Dr John Coffin has spent three decades at the Stock Surgery, but has finally hung up his stethoscope at the age of 59.

The GP, who lives in Stock with his family, first joined the village practice in 1982, after qualifying at the Royal London Hospital in 1977.

The doctor, who has an interest in palliative care and notes the irony of his name, said he would be sad to leave the Common Road practice after such a long time.

He said: "It has been a wonderful place to be a GP.

"There's something very pleasant about working in a village like Stock.

"You really get a chance to get to know a lot of the people living here, and see parents with children then watch the children growing up."

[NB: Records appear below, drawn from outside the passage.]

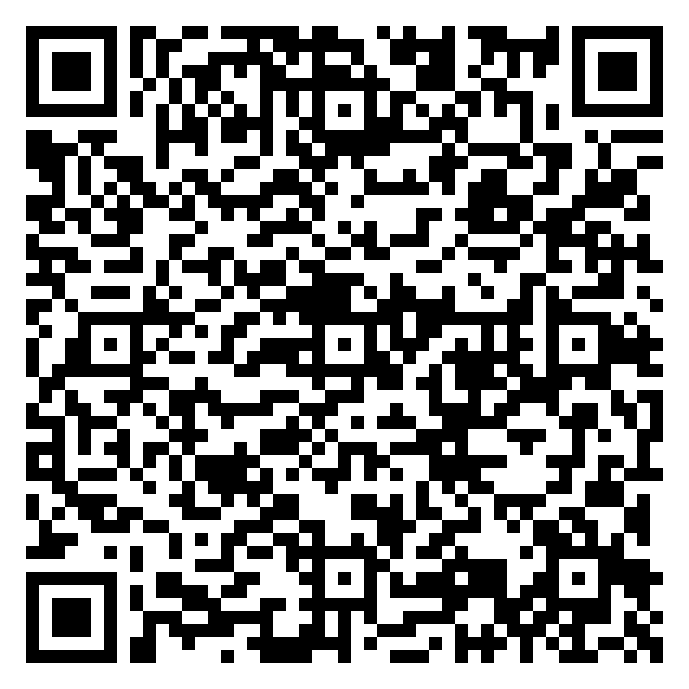 kod QR z danymi kontaktowymi 22095762100000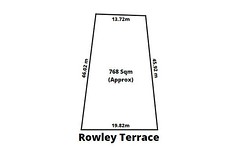 5 Rowley Terrace, Woodville SA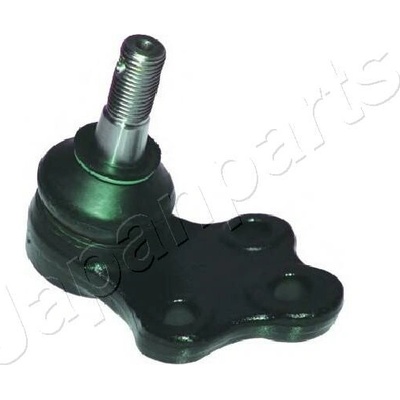 Zvislý/nosný čap JAPANPARTS BJ-127 (BJ127)
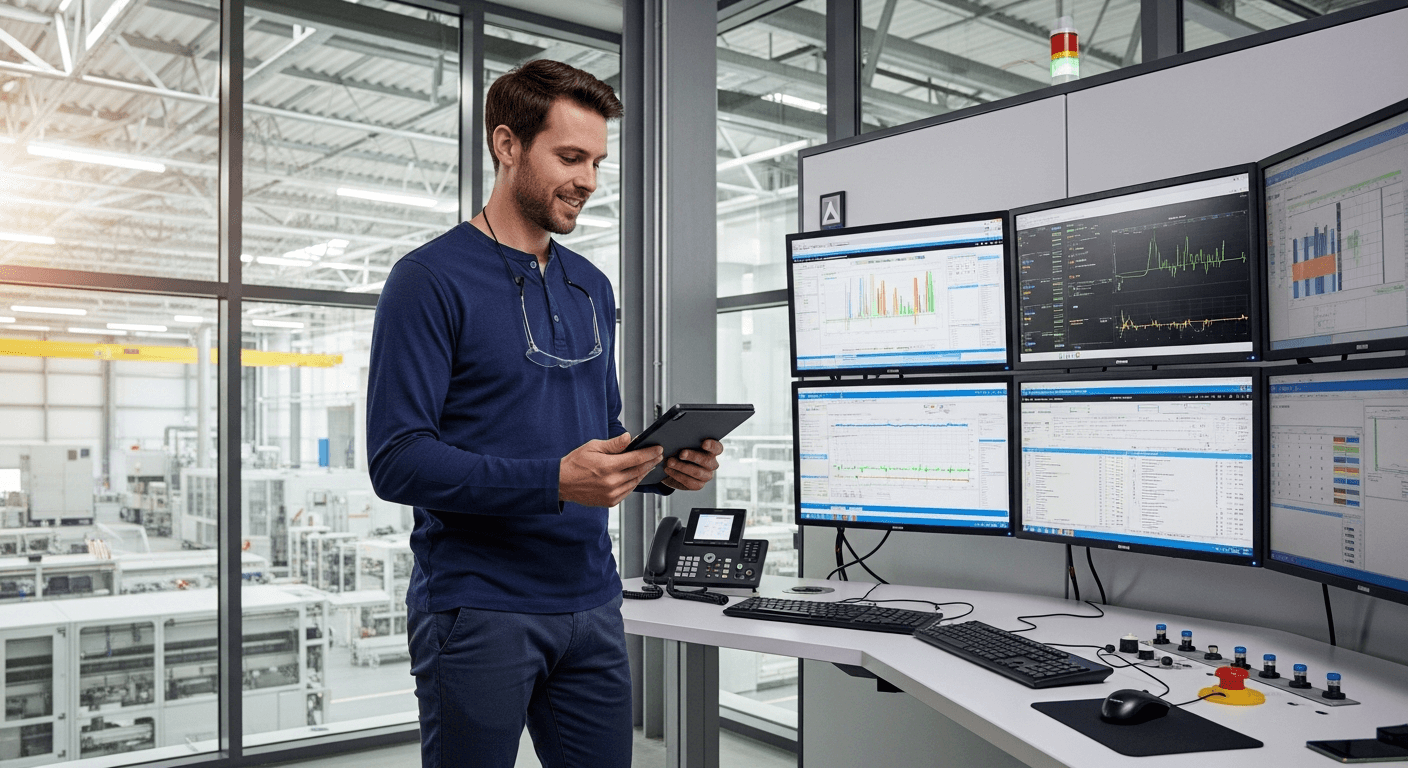 https://tnmpbgaxbwzbospnolsm.supabase.co/storage/v1/object/public/pbn_assets/quarkley/industrial_control_engineer_analyzing_data-c8mk72vvesrmw0cxnpert399xc.jpg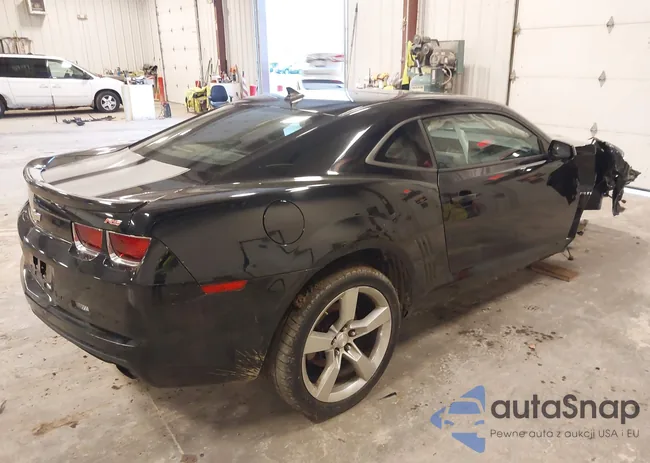 2G1FC1ED4B9110456: 43752436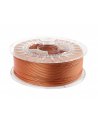 SPECTRUM GROUP Filament SPECTRUM / PLA / RUST COPPER / 1,75 mm / 1 kg - nr 6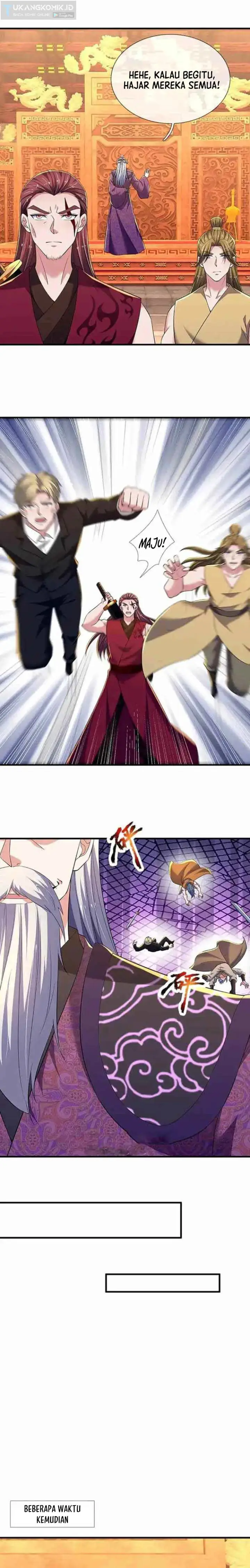 image-komik-100000-layers-of-body-refining-i-raise-all-emperor-chapter-340-2/12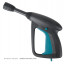 Мойка высокого давления MAKITA HW111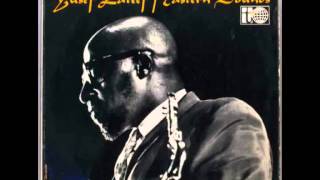 Love Theme from "The Robe" - Yusef Lateef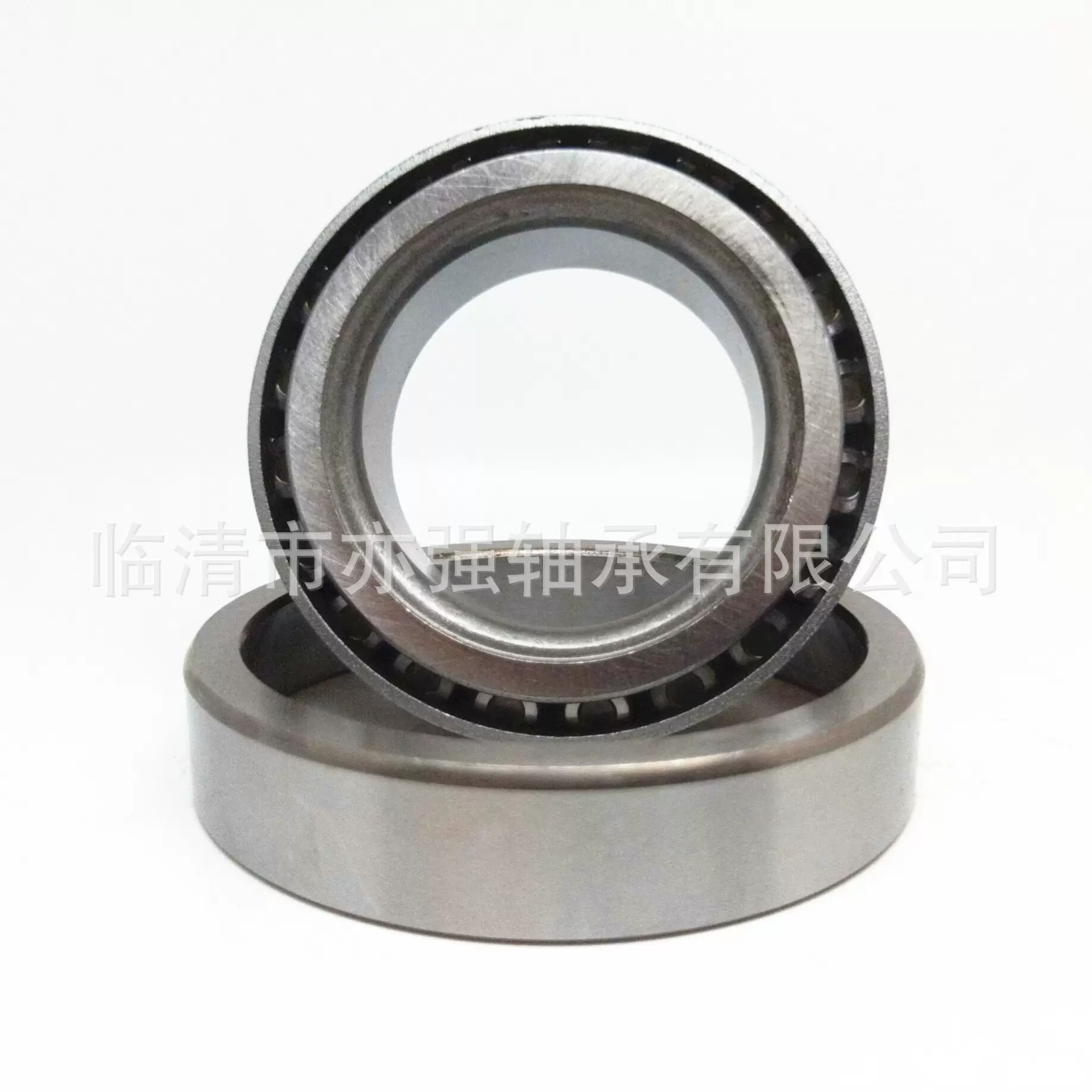 厂家直供英制圆锥滚子轴承LM300849/11汽车轴承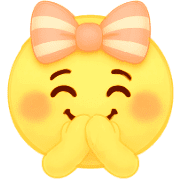025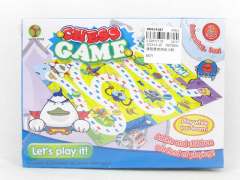 Game(2S) toys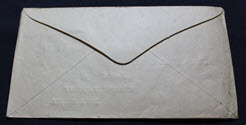 Image - Envelope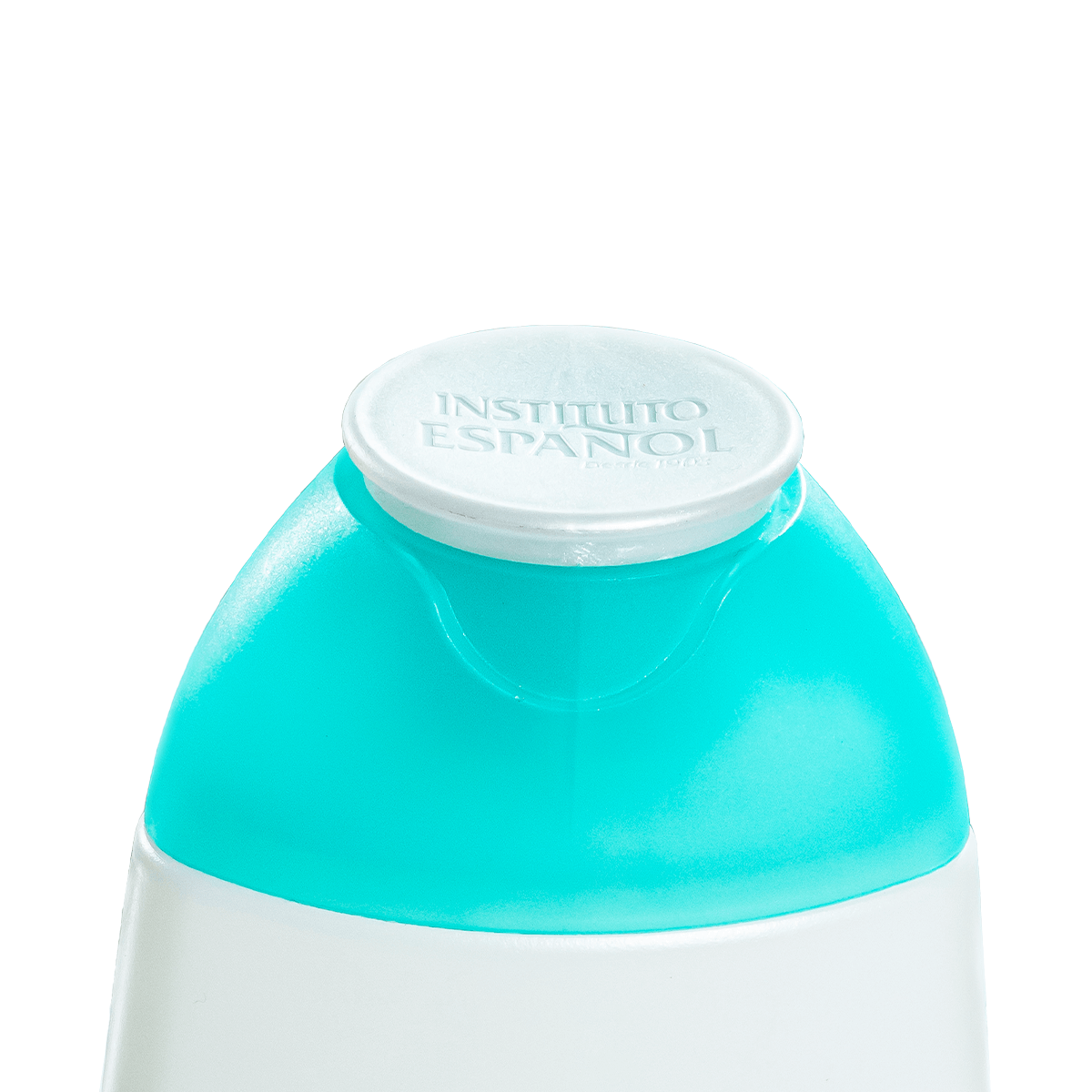  Sữa Dưỡng Thể Hỗ Trợ Cấp Ẩm, Làm Mịn Cho Da Nhạy Cảm Instituto Espanol Pieles Atopic Lotion 300ml 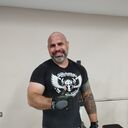 ���������� �����, ���� ������� ������, 46 ���, ������������ ��� ������, ����� � ���������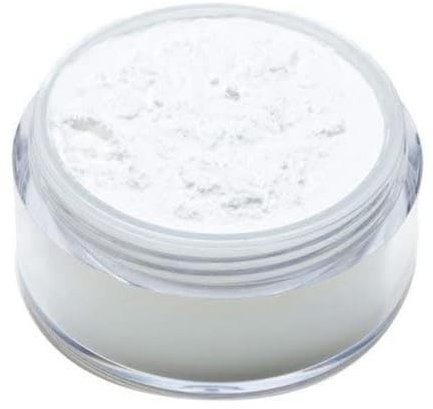 Neve Cosmetics cipria minerale in polvere libera HD opacizzante effetto fotoritocco | Hollywood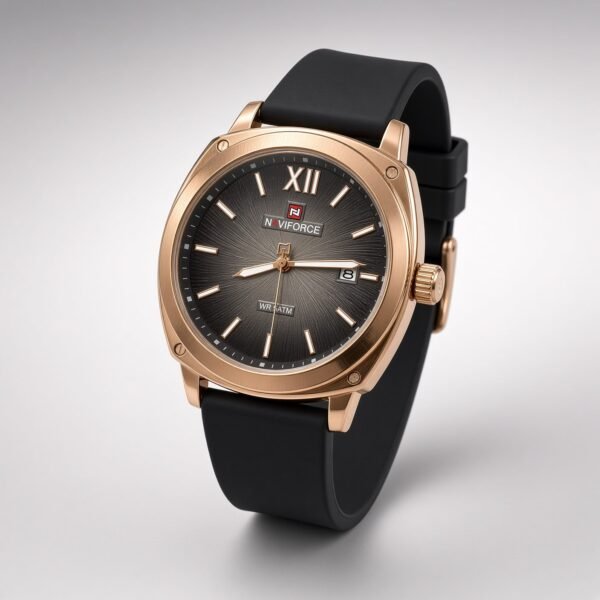Reloj NAVIFORCE NF6111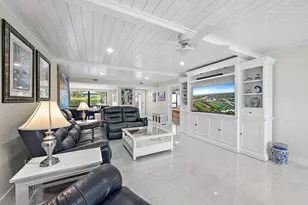 3693 Quail Ridge Dr, Boynton Beach, FL 33436 - Photo 12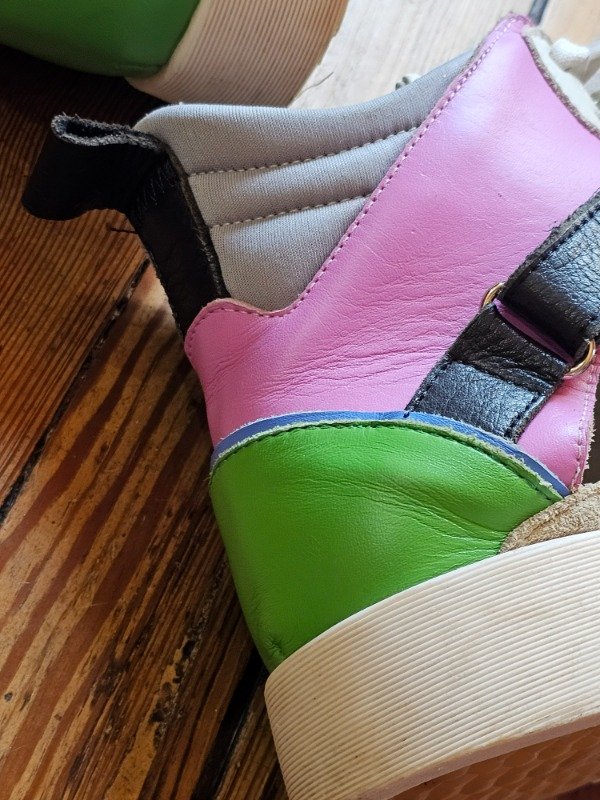 Miniatura de producto - 7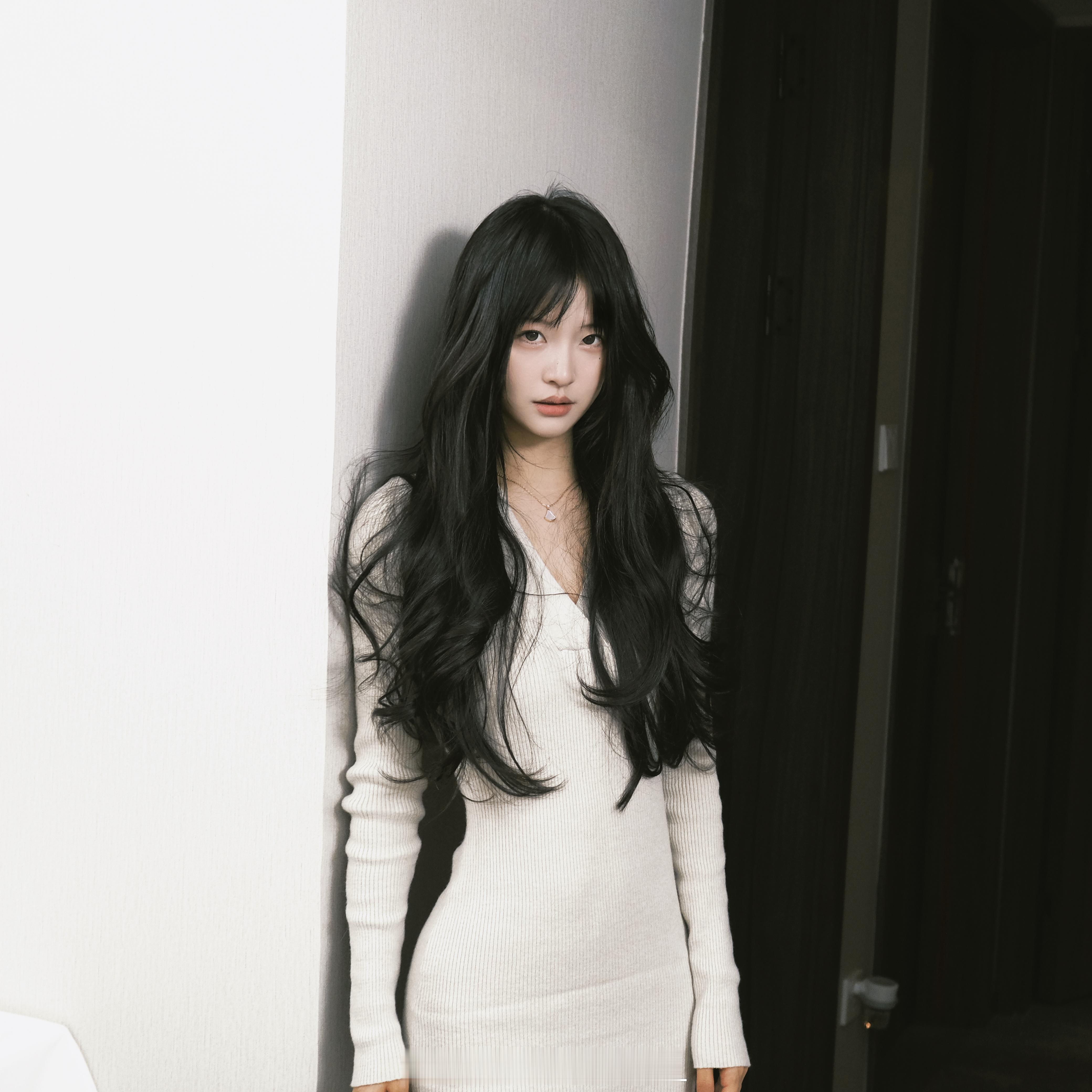 你要做自己 你要开心 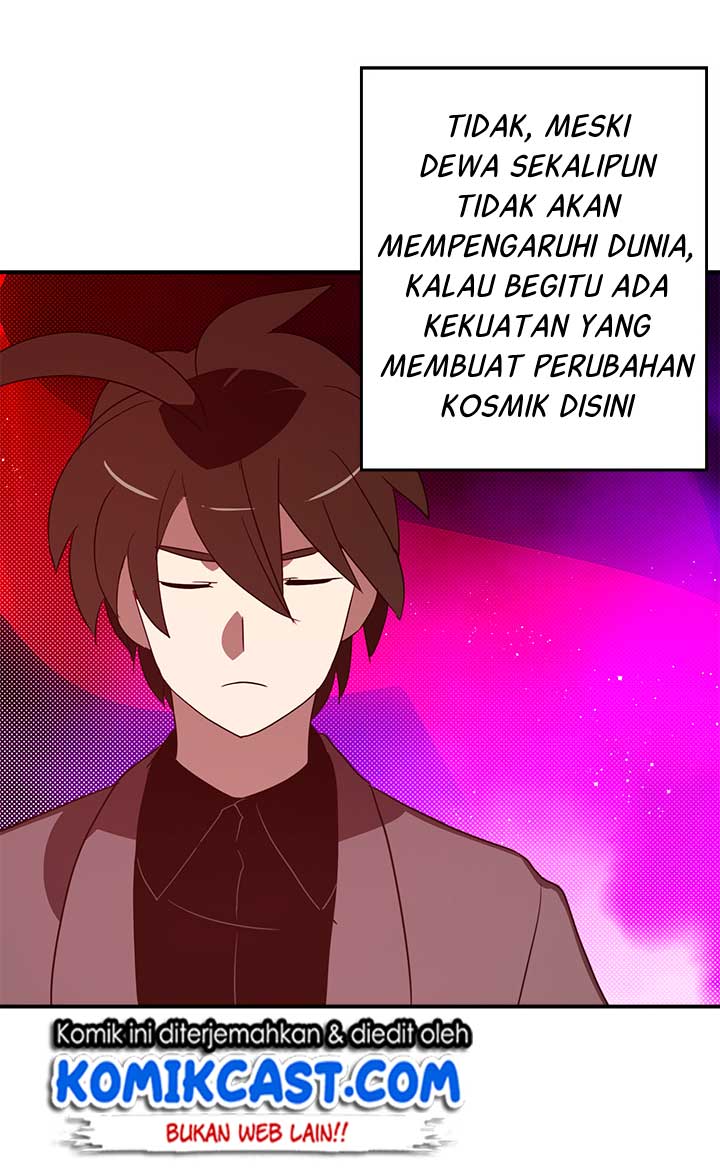 image-komik-i-am-the-sorcerer-king-chapter-74-19/58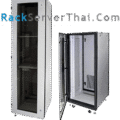 ตู้ CLOSE RACK ยอดนิยมทำไมคนถึงนิยมใช้ตู้ประเภทนี้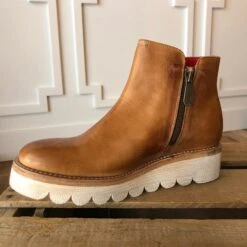 The Saratoga -SAVANAH Clothing sale PhotoJan232024 114149AM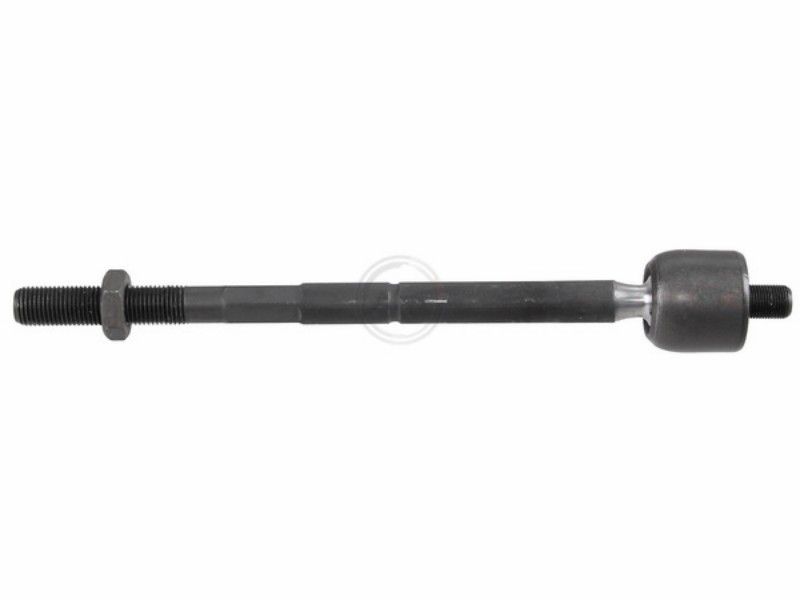 Aste assiali C3/DS3 (09-22)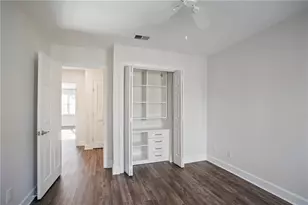 734 Olde Towne Ln, Marietta, GA 30068 - Photo 28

He added: "I've always liked working in Stock, especially after moving to our new purpose-built surgery.

"This is has been a huge benefit both for the practice and the village.

"It was built with us in mind and gives us a much better facility to help our patients."

Dr Coffin, whose wife Pamela is the priest-in-charge at All Saints' Church in East Hanningfield, said medicine had changed during his career, but had to move with the times.

He said: "Things are always changing in medicine.

"Nowadays, there is a lot more administration involved.

"For me, the best part of the job has always been working with the patients themselves, but now there are so many other tasks you have to do.

"Of course, it's very positive that there are more checks and measures in place, it's certainly for the best for the patient but it does change the nature of the job."

He added: "The range of treatments has also changed.

"In our surgery we do things that would once have been done in hospitals.

"GPs do what doctors there would have done, and nurses end up doing what GPs would have done."

Dr Coffin, who is retiring a year before doctors typically retire, plans to spend more time pursuing his hobby of sailing.

He said: "I don't think you ever really stop feeling like a doctor, but I'll certainly be taking the time to pursue my hobbies, especially sailing.

"I'll also be able to spend more quality time with my children, David and Elisa, and my grandson Jacob."